**WHAT THIS TASK INVOLVES**
Reproduce precisely the lines between the start of the data below and the line with "Jacobians and Singularities", both included.

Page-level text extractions
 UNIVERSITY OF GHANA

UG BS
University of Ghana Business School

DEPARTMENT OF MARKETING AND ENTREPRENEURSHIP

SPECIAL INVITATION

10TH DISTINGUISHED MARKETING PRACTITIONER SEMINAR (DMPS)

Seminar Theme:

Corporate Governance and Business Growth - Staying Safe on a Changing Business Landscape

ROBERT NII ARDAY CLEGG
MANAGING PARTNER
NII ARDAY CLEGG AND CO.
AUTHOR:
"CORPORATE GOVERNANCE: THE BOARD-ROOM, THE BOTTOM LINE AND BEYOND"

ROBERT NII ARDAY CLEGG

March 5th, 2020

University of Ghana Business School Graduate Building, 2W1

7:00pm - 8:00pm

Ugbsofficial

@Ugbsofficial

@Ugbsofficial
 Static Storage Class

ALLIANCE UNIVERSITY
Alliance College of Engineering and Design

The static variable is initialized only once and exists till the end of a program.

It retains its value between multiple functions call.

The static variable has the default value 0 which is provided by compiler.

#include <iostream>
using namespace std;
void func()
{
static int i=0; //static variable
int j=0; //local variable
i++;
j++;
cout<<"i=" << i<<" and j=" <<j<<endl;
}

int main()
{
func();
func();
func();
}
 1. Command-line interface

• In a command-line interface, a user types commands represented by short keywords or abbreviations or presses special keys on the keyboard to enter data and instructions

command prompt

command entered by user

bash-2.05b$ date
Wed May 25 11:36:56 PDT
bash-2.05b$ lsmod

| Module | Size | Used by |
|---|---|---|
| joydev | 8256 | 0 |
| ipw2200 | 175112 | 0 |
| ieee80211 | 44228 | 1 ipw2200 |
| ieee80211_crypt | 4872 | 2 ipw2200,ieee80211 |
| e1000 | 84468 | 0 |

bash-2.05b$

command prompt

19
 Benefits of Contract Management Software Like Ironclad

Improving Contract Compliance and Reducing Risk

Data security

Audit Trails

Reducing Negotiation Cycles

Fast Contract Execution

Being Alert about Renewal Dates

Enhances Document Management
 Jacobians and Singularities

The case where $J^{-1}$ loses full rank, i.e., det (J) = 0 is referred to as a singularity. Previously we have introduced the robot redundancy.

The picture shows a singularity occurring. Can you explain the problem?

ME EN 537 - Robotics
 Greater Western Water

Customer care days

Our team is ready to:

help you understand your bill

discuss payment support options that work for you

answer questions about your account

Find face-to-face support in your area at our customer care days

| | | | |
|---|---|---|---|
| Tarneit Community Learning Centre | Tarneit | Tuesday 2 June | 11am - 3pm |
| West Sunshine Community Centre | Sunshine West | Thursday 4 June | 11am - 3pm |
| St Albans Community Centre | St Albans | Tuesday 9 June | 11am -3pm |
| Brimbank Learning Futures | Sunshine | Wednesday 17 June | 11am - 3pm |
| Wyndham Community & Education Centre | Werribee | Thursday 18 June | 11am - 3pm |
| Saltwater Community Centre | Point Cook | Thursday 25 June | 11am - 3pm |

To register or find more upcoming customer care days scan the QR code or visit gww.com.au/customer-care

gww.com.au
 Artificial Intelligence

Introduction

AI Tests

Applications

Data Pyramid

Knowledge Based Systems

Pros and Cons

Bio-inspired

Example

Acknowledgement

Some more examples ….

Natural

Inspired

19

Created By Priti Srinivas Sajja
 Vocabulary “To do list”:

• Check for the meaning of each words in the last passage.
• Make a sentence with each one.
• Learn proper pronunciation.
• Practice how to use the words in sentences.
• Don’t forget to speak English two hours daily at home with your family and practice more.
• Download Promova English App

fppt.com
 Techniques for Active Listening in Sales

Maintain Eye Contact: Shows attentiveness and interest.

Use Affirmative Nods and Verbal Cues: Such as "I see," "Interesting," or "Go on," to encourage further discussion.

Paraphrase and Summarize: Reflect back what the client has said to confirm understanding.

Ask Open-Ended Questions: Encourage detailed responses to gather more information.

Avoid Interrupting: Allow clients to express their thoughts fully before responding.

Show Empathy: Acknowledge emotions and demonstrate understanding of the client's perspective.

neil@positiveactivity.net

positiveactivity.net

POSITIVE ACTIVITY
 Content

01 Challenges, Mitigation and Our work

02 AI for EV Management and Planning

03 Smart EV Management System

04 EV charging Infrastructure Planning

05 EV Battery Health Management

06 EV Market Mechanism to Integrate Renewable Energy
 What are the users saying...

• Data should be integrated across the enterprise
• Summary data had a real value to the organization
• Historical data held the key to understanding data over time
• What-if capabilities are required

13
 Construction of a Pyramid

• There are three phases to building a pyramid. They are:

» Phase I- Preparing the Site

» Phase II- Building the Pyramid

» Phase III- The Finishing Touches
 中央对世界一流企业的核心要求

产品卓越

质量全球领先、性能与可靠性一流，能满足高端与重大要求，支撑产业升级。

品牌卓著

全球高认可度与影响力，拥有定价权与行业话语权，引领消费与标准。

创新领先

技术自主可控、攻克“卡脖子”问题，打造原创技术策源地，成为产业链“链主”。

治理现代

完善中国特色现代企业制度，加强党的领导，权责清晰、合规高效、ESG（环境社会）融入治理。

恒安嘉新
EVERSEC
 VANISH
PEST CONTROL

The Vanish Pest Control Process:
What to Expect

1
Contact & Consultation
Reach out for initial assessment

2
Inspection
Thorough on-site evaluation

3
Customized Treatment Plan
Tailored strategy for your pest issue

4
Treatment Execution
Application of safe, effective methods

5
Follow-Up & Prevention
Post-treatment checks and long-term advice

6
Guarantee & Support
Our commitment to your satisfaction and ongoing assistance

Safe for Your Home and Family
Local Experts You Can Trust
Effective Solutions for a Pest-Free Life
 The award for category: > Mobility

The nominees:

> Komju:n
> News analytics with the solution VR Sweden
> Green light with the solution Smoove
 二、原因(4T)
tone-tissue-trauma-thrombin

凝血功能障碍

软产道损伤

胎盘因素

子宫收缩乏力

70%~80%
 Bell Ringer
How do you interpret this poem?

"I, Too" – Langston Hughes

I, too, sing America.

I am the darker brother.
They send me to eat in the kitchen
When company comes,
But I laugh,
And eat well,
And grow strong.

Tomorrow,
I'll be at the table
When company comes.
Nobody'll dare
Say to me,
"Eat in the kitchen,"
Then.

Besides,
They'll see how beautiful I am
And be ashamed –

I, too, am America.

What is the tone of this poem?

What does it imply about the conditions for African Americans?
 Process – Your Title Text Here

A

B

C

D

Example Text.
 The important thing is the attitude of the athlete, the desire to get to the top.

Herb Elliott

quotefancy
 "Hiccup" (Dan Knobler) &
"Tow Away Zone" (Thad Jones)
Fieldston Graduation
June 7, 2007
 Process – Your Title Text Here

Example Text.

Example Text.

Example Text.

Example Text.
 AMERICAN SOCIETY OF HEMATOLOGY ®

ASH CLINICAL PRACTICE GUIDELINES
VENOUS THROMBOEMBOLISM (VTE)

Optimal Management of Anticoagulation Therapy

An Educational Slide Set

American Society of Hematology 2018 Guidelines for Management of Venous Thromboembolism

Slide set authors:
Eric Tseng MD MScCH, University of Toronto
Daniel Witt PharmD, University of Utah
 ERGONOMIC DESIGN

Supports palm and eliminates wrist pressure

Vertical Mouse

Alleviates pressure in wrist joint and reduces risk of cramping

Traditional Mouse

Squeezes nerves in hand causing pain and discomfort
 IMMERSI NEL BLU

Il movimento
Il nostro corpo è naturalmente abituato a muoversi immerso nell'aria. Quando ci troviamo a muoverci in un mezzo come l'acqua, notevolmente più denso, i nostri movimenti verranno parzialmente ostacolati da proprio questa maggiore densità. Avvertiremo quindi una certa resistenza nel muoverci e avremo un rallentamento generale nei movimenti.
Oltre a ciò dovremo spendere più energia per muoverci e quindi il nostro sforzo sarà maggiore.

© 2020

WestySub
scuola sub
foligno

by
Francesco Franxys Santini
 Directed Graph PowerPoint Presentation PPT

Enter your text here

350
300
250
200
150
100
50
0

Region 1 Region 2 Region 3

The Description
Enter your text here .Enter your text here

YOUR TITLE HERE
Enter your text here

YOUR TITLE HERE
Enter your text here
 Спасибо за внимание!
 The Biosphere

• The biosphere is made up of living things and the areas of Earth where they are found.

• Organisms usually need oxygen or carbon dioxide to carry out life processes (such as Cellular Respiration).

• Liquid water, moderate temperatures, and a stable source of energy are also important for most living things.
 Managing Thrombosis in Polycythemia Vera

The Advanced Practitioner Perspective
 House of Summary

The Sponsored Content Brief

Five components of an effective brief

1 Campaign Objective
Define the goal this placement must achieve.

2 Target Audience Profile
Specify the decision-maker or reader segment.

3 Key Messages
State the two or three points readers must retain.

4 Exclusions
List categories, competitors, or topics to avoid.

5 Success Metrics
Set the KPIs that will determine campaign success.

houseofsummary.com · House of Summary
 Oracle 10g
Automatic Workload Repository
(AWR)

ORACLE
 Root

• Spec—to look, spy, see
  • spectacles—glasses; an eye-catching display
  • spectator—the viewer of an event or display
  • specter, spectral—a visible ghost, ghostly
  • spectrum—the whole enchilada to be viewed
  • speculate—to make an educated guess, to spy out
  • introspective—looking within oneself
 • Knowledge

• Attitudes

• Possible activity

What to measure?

**REPLY TO THE EXERCISE**
 UNIVERSITY OF GHANA

UG BS
University of Ghana Business School

DEPARTMENT OF MARKETING AND ENTREPRENEURSHIP

SPECIAL INVITATION

10TH DISTINGUISHED MARKETING PRACTITIONER SEMINAR (DMPS)

Seminar Theme:

Corporate Governance and Business Growth - Staying Safe on a Changing Business Landscape

ROBERT NII ARDAY CLEGG
MANAGING PARTNER
NII ARDAY CLEGG AND CO.
AUTHOR:
"CORPORATE GOVERNANCE: THE BOARD-ROOM, THE BOTTOM LINE AND BEYOND"

ROBERT NII ARDAY CLEGG

March 5th, 2020

University of Ghana Business School Graduate Building, 2W1

7:00pm - 8:00pm

Ugbsofficial

@Ugbsofficial

@Ugbsofficial
 Static Storage Class

ALLIANCE UNIVERSITY
Alliance College of Engineering and Design

The static variable is initialized only once and exists till the end of a program.

It retains its value between multiple functions call.

The static variable has the default value 0 which is provided by compiler.

#include <iostream>
using namespace std;
void func()
{
static int i=0; //static variable
int j=0; //local variable
i++;
j++;
cout<<"i=" << i<<" and j=" <<j<<endl;
}

int main()
{
func();
func();
func();
}
 1. Command-line interface

• In a command-line interface, a user types commands represented by short keywords or abbreviations or presses special keys on the keyboard to enter data and instructions

command prompt

command entered by user

bash-2.05b$ date
Wed May 25 11:36:56 PDT
bash-2.05b$ lsmod

| Module | Size | Used by |
|---|---|---|
| joydev | 8256 | 0 |
| ipw2200 | 175112 | 0 |
| ieee80211 | 44228 | 1 ipw2200 |
| ieee80211_crypt | 4872 | 2 ipw2200,ieee80211 |
| e1000 | 84468 | 0 |

bash-2.05b$

command prompt

19
 Benefits of Contract Management Software Like Ironclad

Improving Contract Compliance and Reducing Risk

Data security

Audit Trails

Reducing Negotiation Cycles

Fast Contract Execution

Being Alert about Renewal Dates

Enhances Document Management
 Jacobians and Singularities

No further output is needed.